_INSTRUCTION_
Copy out, word for word, the lines of the entries below from the one containing "What is the separation measurement" to the one containing "the green foliage at point (488, 188), the", with both of those lines included.

_SOURCE DATA_

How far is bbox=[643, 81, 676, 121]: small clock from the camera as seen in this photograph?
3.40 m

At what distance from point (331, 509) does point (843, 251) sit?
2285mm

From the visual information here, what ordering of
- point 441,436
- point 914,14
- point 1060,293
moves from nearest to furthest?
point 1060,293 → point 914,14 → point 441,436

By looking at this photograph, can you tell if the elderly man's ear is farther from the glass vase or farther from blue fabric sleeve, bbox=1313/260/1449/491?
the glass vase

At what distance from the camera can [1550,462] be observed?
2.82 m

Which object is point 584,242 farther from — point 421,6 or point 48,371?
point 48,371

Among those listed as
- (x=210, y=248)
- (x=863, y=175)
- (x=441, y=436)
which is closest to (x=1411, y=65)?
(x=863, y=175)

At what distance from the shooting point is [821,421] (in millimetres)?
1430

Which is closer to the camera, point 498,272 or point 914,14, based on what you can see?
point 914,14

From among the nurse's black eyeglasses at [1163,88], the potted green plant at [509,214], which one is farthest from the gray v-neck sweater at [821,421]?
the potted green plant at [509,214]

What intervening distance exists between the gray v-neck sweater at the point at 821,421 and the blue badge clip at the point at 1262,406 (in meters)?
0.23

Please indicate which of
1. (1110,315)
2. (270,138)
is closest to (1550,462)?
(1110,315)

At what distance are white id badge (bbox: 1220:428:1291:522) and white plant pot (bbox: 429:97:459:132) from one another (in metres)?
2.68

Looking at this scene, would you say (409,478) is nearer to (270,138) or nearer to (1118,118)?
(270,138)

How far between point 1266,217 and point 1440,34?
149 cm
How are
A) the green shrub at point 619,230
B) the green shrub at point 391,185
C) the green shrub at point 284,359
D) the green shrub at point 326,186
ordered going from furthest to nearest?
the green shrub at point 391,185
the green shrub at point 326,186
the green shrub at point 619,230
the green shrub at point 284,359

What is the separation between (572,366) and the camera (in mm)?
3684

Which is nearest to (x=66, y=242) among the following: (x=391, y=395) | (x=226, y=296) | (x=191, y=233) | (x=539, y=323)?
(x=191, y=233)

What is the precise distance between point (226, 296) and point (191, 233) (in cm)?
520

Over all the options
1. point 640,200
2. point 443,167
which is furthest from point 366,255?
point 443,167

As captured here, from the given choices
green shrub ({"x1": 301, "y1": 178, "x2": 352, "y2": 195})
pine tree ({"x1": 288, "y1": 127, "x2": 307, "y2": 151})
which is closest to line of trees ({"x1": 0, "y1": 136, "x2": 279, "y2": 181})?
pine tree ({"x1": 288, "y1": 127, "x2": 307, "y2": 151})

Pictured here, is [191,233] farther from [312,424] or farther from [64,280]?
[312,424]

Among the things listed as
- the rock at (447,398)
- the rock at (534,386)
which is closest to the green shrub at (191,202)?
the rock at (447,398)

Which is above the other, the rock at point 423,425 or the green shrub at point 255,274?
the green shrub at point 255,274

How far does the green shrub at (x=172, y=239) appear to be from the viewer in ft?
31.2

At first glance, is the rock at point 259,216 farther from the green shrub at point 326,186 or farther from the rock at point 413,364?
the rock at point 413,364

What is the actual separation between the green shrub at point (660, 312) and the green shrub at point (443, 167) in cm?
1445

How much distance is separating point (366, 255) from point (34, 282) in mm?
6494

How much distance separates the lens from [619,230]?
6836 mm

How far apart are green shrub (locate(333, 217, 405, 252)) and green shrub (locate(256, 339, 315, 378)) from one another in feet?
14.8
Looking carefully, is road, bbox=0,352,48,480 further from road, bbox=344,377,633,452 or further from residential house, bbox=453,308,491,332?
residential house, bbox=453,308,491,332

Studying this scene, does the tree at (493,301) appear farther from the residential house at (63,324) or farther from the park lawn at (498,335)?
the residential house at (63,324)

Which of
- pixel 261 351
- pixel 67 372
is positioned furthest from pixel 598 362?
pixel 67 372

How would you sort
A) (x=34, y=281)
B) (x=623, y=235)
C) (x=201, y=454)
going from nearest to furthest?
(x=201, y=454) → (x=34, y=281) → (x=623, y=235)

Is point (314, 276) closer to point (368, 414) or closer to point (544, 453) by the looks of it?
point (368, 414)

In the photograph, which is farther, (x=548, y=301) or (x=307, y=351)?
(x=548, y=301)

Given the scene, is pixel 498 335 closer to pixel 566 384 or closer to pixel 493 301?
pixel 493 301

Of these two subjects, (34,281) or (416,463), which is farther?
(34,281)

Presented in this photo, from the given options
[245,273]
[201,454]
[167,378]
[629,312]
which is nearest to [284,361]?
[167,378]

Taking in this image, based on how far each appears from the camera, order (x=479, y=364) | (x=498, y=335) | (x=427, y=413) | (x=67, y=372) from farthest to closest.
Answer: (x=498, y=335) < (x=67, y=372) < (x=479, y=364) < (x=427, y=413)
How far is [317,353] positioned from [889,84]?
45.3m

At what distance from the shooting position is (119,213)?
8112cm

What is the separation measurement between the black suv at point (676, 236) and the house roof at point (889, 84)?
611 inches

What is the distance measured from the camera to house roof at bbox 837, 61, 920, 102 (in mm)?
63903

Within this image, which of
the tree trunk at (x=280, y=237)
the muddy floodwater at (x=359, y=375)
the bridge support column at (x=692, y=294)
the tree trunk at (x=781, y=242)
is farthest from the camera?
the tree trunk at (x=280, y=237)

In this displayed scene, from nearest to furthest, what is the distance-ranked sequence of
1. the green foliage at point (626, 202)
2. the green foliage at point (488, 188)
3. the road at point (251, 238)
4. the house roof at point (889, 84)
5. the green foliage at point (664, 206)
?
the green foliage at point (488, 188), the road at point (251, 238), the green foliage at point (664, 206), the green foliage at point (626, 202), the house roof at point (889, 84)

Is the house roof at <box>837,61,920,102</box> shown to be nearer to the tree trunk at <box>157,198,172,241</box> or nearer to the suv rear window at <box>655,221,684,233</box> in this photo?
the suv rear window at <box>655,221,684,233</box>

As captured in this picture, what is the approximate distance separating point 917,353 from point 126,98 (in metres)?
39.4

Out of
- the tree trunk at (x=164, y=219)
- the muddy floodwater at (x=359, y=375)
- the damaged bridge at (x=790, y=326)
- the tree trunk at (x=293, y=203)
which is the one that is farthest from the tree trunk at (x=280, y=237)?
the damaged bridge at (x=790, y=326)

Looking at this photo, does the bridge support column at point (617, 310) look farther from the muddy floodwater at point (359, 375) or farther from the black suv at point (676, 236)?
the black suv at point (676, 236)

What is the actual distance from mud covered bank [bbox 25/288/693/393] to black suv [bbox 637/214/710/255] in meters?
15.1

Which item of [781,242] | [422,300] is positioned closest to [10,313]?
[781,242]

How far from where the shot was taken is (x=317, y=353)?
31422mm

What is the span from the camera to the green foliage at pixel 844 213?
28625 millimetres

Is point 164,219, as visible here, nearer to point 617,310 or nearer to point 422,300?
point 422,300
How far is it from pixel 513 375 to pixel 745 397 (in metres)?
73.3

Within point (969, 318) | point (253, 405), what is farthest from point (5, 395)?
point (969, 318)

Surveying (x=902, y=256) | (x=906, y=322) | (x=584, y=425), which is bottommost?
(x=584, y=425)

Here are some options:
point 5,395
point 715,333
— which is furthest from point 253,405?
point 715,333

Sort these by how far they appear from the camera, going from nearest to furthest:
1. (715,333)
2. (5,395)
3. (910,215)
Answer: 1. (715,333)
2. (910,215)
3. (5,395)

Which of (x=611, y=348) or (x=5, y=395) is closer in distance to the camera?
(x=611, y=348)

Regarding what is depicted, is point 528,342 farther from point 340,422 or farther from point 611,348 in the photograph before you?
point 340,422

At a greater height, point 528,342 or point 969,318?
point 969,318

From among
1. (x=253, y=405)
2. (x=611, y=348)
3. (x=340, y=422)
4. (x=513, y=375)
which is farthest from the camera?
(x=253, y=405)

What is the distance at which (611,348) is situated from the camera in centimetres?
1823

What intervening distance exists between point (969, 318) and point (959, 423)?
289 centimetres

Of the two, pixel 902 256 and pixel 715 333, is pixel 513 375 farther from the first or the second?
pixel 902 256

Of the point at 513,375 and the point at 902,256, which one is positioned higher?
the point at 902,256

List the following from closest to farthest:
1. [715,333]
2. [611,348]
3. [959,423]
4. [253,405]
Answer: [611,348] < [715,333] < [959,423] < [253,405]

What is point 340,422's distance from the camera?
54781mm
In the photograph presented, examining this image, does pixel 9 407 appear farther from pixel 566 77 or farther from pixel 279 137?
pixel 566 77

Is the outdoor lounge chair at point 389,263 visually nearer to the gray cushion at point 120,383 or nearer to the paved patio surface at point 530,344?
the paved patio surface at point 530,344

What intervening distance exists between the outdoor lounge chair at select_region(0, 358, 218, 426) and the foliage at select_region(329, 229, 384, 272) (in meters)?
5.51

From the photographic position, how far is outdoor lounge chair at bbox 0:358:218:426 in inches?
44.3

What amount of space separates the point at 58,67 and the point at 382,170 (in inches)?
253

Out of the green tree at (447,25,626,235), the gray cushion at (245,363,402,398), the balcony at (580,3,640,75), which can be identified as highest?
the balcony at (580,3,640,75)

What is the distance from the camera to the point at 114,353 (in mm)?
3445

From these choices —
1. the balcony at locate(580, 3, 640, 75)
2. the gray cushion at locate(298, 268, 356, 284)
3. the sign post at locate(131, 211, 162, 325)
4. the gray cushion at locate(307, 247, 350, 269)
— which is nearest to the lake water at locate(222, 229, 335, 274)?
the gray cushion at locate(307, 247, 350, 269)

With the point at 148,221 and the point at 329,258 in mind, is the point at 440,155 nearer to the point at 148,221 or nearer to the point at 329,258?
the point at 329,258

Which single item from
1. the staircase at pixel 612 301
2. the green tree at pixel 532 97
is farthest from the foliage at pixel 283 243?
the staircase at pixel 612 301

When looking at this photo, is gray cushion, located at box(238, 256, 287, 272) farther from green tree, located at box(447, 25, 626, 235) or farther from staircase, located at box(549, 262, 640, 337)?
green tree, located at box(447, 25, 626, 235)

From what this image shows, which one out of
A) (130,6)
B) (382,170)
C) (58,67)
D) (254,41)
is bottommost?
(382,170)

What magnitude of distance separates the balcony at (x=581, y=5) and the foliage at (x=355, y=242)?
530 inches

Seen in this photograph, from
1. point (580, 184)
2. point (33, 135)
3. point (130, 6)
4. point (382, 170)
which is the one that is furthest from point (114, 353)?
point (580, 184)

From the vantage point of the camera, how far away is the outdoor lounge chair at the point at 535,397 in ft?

_FULL OUTPUT_
What is the separation measurement between the black suv at point (676, 236) and the house roof at point (889, 84)?
611 inches

What is the distance measured from the camera to house roof at bbox 837, 61, 920, 102 (in mm)?
63903

Within this image, which of
the tree trunk at (x=280, y=237)
the muddy floodwater at (x=359, y=375)
the bridge support column at (x=692, y=294)
the tree trunk at (x=781, y=242)
is farthest from the camera?
the tree trunk at (x=280, y=237)

In this displayed scene, from nearest to furthest, what is the distance-ranked sequence of
1. the green foliage at point (626, 202)
2. the green foliage at point (488, 188)
3. the road at point (251, 238)
4. the house roof at point (889, 84)
5. the green foliage at point (664, 206)
?
the green foliage at point (488, 188), the road at point (251, 238), the green foliage at point (664, 206), the green foliage at point (626, 202), the house roof at point (889, 84)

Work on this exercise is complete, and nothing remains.